[177]. Stephen was not justified in this last assumption. See Round, Geoffrey, 9.
[178]. The charter of Henry II. is given in Bémont, Chartes, 13, and in Select Charters, 135. It seems worth while to mention in this connection a notable mistake of a writer whose usual accuracy is envied by his brother historians. Mr. J. H. Round (Engl. Hist. Rev., VIII. 292) declares that “the royal power had increased so steadily that Henry II. and his sons had been able to abstain from issuing charters, and had merely taken the old tripartite oath.”
[179]. See supra, p. [32], and Round, Eng. Hist. Rev., VIII. 292.
[181]. Supra, p. 35.
[182]. Supra, p. 38.
II. Magna Carta: its Form and Juridical Nature.
Much ingenuity has been expended, without adequate return, in the effort to discover which particular category of modern jurisprudence most exactly describes the Great Charter of John. Is it an enacted law, or a treaty; the royal answer to a petition; or a declaration of rights? Is it a simple pact, bargain, or agreement between contracting parties? Or is it a combination of two or more of these? Something has been said in favour of almost every possible view, perhaps more to the bewilderment than to the enlightenment of students of history uninterested in legal subtleties.
The claim of Magna Carta to rank as a formal act of legislation has been supported on the ground that it was promulgated in what was practically a commune concilium. King John, it is maintained, met in a national assembly all the estates of his realm who were then endowed with political rights, and these concurred with him in the granting of Magna Carta. The consent of all who claimed a share in the making or repealing of laws—archbishops, bishops, abbots, earls, and crown-tenants, great and small—entitles the Charter to rank as a regular statute.
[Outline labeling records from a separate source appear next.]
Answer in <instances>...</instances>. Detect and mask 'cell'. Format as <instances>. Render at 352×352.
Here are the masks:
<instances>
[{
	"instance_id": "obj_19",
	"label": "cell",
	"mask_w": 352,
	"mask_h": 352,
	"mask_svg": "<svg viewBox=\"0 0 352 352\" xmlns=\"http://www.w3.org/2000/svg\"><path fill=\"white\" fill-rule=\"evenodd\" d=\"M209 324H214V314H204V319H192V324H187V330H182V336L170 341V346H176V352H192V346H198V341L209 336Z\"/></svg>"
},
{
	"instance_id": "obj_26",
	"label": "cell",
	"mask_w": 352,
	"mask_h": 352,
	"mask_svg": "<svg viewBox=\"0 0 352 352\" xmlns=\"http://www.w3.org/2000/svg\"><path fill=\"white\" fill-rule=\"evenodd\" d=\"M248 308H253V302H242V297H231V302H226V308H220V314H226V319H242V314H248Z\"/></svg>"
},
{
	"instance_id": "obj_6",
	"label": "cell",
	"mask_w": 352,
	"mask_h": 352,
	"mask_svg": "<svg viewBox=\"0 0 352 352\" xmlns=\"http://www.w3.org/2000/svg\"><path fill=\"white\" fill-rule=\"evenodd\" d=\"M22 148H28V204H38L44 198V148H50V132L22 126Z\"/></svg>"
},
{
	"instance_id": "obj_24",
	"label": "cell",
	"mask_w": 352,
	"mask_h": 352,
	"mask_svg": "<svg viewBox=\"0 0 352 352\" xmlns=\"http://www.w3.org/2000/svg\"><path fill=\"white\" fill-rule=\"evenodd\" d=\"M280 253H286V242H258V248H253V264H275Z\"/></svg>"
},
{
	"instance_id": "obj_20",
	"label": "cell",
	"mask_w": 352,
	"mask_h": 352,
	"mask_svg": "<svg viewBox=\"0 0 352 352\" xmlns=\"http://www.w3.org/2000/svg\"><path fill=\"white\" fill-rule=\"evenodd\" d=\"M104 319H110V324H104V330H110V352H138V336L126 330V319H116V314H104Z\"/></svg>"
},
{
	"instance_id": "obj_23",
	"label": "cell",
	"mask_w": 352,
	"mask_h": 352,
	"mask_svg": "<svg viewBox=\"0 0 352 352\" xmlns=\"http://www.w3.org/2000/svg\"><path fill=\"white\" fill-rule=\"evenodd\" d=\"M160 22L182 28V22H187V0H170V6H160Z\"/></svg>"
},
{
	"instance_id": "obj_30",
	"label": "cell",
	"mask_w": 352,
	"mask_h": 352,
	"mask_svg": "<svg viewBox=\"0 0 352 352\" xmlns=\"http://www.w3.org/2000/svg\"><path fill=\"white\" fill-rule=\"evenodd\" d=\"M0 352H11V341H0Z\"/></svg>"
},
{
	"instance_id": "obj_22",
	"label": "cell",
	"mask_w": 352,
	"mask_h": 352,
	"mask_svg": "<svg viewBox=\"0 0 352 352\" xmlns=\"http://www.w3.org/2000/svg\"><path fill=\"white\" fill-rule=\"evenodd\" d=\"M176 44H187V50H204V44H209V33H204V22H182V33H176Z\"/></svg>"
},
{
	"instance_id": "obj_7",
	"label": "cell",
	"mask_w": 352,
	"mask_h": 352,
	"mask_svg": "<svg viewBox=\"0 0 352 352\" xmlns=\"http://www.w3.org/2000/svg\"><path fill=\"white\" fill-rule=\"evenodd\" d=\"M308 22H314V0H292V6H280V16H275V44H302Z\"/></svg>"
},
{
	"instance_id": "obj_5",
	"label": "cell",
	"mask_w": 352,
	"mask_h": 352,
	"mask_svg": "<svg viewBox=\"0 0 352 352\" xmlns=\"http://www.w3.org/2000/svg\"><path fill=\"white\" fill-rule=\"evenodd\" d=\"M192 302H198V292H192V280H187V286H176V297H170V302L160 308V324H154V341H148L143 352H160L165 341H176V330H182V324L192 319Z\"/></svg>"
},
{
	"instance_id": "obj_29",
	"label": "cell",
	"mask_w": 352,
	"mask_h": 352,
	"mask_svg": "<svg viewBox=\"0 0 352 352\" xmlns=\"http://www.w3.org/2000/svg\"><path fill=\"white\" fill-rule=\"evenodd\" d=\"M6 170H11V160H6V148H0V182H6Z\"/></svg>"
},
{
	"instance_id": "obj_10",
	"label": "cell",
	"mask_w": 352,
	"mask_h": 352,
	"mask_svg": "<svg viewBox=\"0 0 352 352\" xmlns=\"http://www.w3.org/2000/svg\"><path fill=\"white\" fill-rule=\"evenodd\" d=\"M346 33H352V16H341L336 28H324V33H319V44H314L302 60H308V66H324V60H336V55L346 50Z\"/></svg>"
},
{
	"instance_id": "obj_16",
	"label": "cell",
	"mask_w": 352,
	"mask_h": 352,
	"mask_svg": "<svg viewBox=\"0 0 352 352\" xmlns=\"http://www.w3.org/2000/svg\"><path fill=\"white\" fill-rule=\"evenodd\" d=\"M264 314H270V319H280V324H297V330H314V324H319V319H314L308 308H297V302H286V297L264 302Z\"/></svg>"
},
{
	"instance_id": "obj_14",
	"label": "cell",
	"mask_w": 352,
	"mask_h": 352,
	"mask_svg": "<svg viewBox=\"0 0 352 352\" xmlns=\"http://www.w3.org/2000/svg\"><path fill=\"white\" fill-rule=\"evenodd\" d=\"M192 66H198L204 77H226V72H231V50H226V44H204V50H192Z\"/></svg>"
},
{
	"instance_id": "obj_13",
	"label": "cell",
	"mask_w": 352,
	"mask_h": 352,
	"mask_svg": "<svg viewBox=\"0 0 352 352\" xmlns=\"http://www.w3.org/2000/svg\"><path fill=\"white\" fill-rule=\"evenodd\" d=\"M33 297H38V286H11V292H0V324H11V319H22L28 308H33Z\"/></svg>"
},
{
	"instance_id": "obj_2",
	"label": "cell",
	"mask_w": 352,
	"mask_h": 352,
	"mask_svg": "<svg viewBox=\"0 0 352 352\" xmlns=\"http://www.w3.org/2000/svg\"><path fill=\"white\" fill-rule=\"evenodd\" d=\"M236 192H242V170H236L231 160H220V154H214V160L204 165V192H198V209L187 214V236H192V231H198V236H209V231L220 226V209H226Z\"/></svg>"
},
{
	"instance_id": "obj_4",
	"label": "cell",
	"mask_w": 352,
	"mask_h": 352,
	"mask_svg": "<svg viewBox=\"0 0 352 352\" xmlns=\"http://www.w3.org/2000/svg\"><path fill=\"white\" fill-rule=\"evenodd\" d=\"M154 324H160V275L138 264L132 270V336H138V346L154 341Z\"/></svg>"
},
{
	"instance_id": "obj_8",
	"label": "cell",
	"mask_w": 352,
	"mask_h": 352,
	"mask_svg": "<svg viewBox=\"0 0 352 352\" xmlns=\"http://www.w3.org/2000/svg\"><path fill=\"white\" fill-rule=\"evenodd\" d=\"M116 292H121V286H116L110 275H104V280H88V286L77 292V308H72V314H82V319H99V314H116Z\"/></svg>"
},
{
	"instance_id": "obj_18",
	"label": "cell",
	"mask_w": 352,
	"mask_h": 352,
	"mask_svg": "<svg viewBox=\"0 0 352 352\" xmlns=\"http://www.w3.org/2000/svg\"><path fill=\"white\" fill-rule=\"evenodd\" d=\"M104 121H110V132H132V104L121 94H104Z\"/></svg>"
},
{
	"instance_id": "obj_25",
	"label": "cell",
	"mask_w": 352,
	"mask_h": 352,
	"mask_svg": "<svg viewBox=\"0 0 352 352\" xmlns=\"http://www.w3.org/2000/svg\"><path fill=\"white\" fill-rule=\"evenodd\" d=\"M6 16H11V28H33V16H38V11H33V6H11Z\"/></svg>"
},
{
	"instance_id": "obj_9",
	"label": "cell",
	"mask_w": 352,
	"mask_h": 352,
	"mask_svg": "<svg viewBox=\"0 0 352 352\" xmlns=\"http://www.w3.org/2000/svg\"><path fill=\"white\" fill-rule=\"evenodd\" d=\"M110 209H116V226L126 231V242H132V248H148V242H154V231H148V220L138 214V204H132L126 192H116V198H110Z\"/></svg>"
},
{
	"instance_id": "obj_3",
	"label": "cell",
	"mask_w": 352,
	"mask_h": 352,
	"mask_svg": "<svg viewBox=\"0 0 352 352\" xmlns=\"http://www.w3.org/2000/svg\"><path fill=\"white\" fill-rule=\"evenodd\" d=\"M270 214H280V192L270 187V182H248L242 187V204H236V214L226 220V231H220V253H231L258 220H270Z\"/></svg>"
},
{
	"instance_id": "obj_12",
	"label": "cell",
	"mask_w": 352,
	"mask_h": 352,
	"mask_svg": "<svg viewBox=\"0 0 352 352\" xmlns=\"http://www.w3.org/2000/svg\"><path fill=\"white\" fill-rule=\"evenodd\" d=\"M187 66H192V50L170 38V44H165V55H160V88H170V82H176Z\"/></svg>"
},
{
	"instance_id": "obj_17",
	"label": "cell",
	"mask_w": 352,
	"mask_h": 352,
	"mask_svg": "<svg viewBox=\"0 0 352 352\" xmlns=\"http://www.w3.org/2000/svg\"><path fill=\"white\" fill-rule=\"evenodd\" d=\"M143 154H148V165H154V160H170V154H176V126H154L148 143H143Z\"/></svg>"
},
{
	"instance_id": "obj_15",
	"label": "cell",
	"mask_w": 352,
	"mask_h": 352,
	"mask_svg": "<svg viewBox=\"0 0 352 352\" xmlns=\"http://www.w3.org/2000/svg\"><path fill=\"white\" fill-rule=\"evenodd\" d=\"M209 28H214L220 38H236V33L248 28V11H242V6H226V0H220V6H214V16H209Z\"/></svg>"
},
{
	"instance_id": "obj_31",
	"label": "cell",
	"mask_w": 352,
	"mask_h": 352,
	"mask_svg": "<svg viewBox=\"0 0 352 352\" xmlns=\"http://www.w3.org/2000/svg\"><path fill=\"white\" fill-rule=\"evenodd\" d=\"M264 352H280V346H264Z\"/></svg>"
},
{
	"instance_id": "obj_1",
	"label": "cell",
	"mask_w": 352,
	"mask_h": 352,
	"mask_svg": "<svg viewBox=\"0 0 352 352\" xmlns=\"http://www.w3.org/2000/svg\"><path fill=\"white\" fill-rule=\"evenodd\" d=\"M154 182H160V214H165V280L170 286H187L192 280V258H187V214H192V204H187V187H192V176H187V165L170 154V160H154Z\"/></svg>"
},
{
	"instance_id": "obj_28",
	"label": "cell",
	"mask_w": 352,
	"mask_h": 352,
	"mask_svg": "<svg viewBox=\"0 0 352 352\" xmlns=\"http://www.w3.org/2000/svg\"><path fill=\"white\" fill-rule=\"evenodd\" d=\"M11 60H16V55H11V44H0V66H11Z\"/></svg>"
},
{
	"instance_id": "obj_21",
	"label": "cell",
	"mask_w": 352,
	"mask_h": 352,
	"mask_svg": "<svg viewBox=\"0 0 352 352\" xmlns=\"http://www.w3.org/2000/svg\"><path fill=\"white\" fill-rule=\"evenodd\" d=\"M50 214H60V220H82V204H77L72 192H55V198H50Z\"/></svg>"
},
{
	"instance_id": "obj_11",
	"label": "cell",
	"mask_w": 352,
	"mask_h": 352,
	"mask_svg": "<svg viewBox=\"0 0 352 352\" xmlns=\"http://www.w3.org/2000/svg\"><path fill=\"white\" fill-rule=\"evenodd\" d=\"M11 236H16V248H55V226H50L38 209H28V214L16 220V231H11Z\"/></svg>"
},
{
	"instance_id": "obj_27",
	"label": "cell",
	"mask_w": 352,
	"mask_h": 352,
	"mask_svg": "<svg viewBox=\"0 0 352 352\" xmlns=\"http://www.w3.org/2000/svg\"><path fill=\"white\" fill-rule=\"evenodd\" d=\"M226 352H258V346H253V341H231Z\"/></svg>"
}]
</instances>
Against this view, however, technical informalities may be urged. Both the composition of the Council and the procedure adopted there, were irregular. No formal writs of summons had been issued, and, therefore, the meeting was never properly constituted; many individuals with the right and duty of attendance had no opportunity to be present. Further, the whole proceedings were tumultuary; the barons assembled in military array and compelled the consent of John by turbulence and show of force. On these grounds, modern jurisprudence, if appealed to, would reject the claim of the Charter to be enrolled as an ordinary statute.